所给文本 =>
在 Python 的 LangChain 中，我们设置了一个完整的 RAG 流水线。这包括： 1. 检索器 (Retriever)：使用我们的 Chroma 向量数据库。 2. 提示词模版 (Prompt Template)：指示模型使用检索到的上下文来回答问题。 3. 聊天模型 (Chat Model)：使用 OpenRouter 提供的 gpt-4o。 4. 输出解析器 (Output Parser)：用于格式化最终响应。

这种模块化方法是构建生产级 AI 应用程序的典型方式。

问题：什么是模型变体？(What are model variants?)

Code

from langchain_openai import ChatOpenAI
from langchain_core.prompts import ChatPromptTemplate
from langchain_core.runnables import RunnablePassthrough
from langchain_core.output_parsers import StrOutputParser
from openai import OpenAI
from langchain_core.embeddings import Embeddings
from langchain_chroma import Chroma
from typing import List
import os
from dotenv import load_dotenv

load_dotenv()

True

Code

# 针对 LangChain 的自定义 OpenRouter 嵌入类
class OpenRouterEmbeddings(Embeddings):
    def __init__(self, api_key: str, model: str = "qwen/qwen3-embedding-8b"):
        self._client = OpenAI(
            base_url="https://openrouter.ai/api/v1",
            api_key=api_key,
        )
        self._model = model

    def embed_documents(self, texts: List[str]) -> List[List[float]]:
        """嵌入文档列表。"""

资料 =>
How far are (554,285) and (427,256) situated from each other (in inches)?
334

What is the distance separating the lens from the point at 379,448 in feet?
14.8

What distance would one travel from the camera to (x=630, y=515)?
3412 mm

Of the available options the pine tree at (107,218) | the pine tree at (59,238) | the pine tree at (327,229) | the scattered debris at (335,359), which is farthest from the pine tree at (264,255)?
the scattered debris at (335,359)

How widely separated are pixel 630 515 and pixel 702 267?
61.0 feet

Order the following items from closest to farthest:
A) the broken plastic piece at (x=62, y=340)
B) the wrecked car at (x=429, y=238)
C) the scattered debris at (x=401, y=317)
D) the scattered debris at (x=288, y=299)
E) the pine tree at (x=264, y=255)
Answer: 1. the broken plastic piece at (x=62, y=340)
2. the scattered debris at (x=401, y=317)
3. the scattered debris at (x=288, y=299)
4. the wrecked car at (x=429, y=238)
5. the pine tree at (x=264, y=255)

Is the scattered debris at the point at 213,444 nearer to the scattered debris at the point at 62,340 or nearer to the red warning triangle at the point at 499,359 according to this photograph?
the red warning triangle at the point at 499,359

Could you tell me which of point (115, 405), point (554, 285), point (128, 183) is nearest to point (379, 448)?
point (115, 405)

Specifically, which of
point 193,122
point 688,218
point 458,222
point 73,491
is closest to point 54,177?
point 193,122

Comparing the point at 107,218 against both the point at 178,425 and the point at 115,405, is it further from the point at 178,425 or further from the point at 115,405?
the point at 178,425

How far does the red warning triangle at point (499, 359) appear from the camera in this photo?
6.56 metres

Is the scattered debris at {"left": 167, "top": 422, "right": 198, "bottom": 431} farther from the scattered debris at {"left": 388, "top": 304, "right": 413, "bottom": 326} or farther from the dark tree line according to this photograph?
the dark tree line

...

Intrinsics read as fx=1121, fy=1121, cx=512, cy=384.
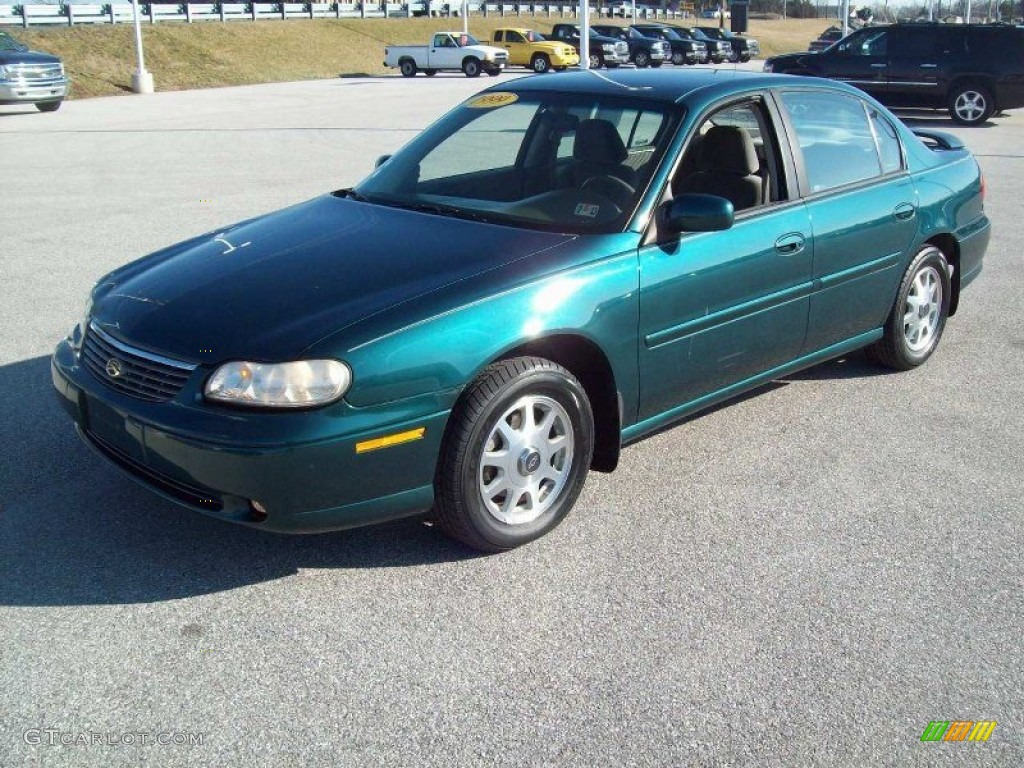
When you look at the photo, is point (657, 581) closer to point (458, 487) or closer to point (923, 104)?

待办任务 =>
**a.** 在这段关于 LangChain RAG 流水线的文本中，聊天模型使用的是什么？
**b.** 从这段关于 LangChain RAG 流水线的文本末尾接着往下写。

结果 =>
**a.** OpenRouter 提供的 gpt-4o。

**b.**
        response = self._client.embeddings.create(
            model=self._model,
            input=texts
        )
        return [d.embedding for d in response.data]

    def embed_query(self, text: str) -> List[float]:
        """嵌入单个查询。"""
        response = self._client.embeddings.create(
            model=self._model,
            input=text
        )
        return response.data[0].embedding

# 获取 OpenRouter API 密钥
openrouter_api_key = os.getenv("OPENROUTER_API_KEY")
if not openrouter_api_key:
    raise ValueError("未在环境变量中找到 OPENROUTER_API_KEY")

# 使用 OpenRouter 创建嵌入实例
embeddings = OpenRouterEmbeddings(
    api_key=openrouter_api_key,
    model="qwen/qwen3-embedding-8b"
)

# 定义向量数据库位置
persist_directory = "chroma_db_data"

# 加载现有的向量数据库
print(f"正在从 {persist_directory} 加载现有向量数据库...")

正在从 chroma_db_data 加载现有向量数据库...

Code

vectorstore = Chroma(
    persist_directory=persist_directory,
    embedding_function=embeddings
)
print(f"✓ 向量数据库加载成功")

✓ 向量数据库加载成功

Code

# 使用 OpenRouter 初始化 LLM
llm = ChatOpenAI(
    model="openai/gpt-oss-120b",
    openai_api_key=os.getenv("OPENROUTER_API_KEY"),
    openai_api_base="https://openrouter.ai/api/v1"
)

# 创建提示词模版
system_prompt = (
    "你是一个负责问答任务助手。"
    "请使用以下检索到的素材来回答问题。"
    "如果你不知道答案，请不要胡编乱造。"
    "最多使用三句话，并保持回复简练。"
    "\n\n"
    "素材: {context}"
    "\n\n"
    "问题: {question}"
)

prompt = ChatPromptTemplate.from_template(system_prompt)

# 创建检索器
retriever = vectorstore.as_retriever(search_kwargs={"k": 3})

# 用于格式化文档的辅助函数
def format_docs(docs):
    return "\n\n".join(doc.page_content for doc in docs)

# 使用 LCEL 构建 RAG 链
rag_chain = (
    {
        "context": retriever | format_docs,
        "question": RunnablePassthrough()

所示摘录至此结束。